Primate researcher Louise Peckre has published findings that show how Madagascan Lemurs create drugs from millipedes.
Jessica Miley

Animals using plants to treat illness, help capture prey or keep safe is well documented. But the recent research completed by Louise Peckre of the German Primate Centre, in Göttingen, shows a rare example of animals using other animals as a type of pharmaceutical. The primate researcher has discovered that red-fronted lemurs use crushed millipedes to treat threadworm infestations in their guts.

Red-fronted lemurs observed occasionally rubbing insects on their butts

Peckre was observing red-fronted lemurs in the Kirindy Forest, in Madagascar, when she noticed that some of them were chewing on millipedes before rubbing the millipede juice on their anuses and then swallowing the remains of the insect.

Millipedes don’t bite like their close relative the centipede, however, they do contain a chemical called benzoquinone which can blind, burn and poison would-be predators. After close observation, Peckre discovered that the lemurs were using the benzoquinone-rich millipede to treat threadworm infestations.


Threadworms are common in the species and cause severe irritation, they emerge from their victim's assholes at night and then lay eggs on the soft, furry area around their lower back. In the morning the suffering lemurs experience intense itching at the egg site, the animals scratch the eggs and even bite them.

When the eggs get on the lemur's fingers or tongue, it is then often swallowed or passed onto other animals during grooming sessions. Once swallowed the cycle begins again.

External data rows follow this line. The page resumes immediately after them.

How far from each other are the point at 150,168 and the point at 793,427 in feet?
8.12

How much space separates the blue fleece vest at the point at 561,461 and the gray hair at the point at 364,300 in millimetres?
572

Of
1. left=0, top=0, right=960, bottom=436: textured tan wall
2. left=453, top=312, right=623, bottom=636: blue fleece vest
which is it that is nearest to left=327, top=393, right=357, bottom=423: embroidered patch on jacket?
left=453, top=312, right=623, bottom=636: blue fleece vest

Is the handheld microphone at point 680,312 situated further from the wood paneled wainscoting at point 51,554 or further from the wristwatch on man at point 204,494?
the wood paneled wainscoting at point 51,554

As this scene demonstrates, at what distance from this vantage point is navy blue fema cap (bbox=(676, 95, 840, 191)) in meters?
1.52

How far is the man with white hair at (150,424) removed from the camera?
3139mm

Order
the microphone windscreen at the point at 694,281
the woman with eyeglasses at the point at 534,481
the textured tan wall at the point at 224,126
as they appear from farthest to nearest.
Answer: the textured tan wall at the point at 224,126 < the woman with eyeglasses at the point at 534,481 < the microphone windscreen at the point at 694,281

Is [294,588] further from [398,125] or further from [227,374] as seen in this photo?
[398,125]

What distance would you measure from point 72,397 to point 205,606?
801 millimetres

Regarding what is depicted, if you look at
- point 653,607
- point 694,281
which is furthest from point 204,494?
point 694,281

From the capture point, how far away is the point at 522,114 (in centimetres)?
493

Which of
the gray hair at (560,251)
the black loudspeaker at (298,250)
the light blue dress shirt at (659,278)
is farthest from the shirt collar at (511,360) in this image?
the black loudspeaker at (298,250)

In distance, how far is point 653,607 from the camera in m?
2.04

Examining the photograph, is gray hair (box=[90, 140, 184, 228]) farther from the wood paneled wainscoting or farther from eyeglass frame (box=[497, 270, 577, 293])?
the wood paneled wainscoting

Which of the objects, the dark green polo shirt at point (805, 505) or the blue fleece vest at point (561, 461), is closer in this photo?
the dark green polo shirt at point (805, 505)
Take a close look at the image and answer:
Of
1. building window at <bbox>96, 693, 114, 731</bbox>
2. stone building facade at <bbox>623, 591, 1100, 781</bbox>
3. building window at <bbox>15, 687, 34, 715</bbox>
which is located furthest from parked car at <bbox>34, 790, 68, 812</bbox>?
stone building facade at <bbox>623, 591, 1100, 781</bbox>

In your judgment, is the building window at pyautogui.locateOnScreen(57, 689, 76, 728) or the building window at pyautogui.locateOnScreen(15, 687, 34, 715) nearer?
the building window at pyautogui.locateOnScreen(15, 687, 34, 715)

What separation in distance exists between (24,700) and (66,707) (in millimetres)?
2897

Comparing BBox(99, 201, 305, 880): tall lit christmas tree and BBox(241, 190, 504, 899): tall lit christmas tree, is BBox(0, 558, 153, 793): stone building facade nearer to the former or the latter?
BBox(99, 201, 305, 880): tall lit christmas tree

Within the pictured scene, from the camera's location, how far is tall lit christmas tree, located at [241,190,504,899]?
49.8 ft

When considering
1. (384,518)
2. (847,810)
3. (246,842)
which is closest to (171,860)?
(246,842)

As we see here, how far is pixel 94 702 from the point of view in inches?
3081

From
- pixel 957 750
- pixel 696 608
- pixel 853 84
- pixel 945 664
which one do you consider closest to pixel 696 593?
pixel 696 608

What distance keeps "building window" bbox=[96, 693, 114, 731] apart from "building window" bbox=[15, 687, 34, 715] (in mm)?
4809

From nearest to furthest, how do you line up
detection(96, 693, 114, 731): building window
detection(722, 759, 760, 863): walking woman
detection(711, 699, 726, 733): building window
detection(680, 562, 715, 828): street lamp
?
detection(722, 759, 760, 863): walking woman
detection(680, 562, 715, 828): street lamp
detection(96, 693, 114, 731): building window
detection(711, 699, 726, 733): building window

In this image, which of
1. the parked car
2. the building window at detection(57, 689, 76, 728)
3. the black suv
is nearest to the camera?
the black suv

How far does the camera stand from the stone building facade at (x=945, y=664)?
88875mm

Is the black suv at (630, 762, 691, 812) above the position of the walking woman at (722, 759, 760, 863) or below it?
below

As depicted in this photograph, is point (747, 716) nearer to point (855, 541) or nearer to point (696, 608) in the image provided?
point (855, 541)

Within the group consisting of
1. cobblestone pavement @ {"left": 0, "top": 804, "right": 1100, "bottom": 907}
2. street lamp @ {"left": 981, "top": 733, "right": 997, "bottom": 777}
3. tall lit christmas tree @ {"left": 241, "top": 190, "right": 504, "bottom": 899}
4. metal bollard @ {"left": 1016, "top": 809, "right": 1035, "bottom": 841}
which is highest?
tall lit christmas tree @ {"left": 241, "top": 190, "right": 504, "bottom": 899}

The clever lemurs treat the threadworm infections by masticating the insects to extract their juice then wiping it on the itchy areas of their bottom. They then swallow the rest of the insect in an attempt to kill the infestation in their guts.

Lemurs create their own pharmaceutical with millipede juice

Humans do a similar thing when struck by threadworms, treating them with a dose of benzimidazole, which is similar in structure to the millipede's benzoquinone.

Derek Hennen, an entomologist studying millipedes at Virginia Tech, said the vigorous rubbing the lemurs use is a smart tactic.

“Millipedes will secrete more toxins when continually disturbed,” says Hennen. “If they immediately erupted in toxins upon the slightest bump, it wouldn't be a very good defense because it takes time to make new toxins.”

Animals proven to be clever chemists

Peckre has published her findings in a recent issue of Primates. She says the next step in the research is to determine if the benzoquinone from the millipedes kills or deters specific parasites colonizing the red-fronted lemurs.

Using plants for medical purposes is not uncommon in the animal kingdom. For example, pregnant elephants have been observed eating particular leaves to induce birth. In other cases, birds have been noted to weave insect repellent plants into their home to ward off bugs and fruit flies have been shown to choose their homes in matter rich in ethanol as a means of driving away parasitic wasps.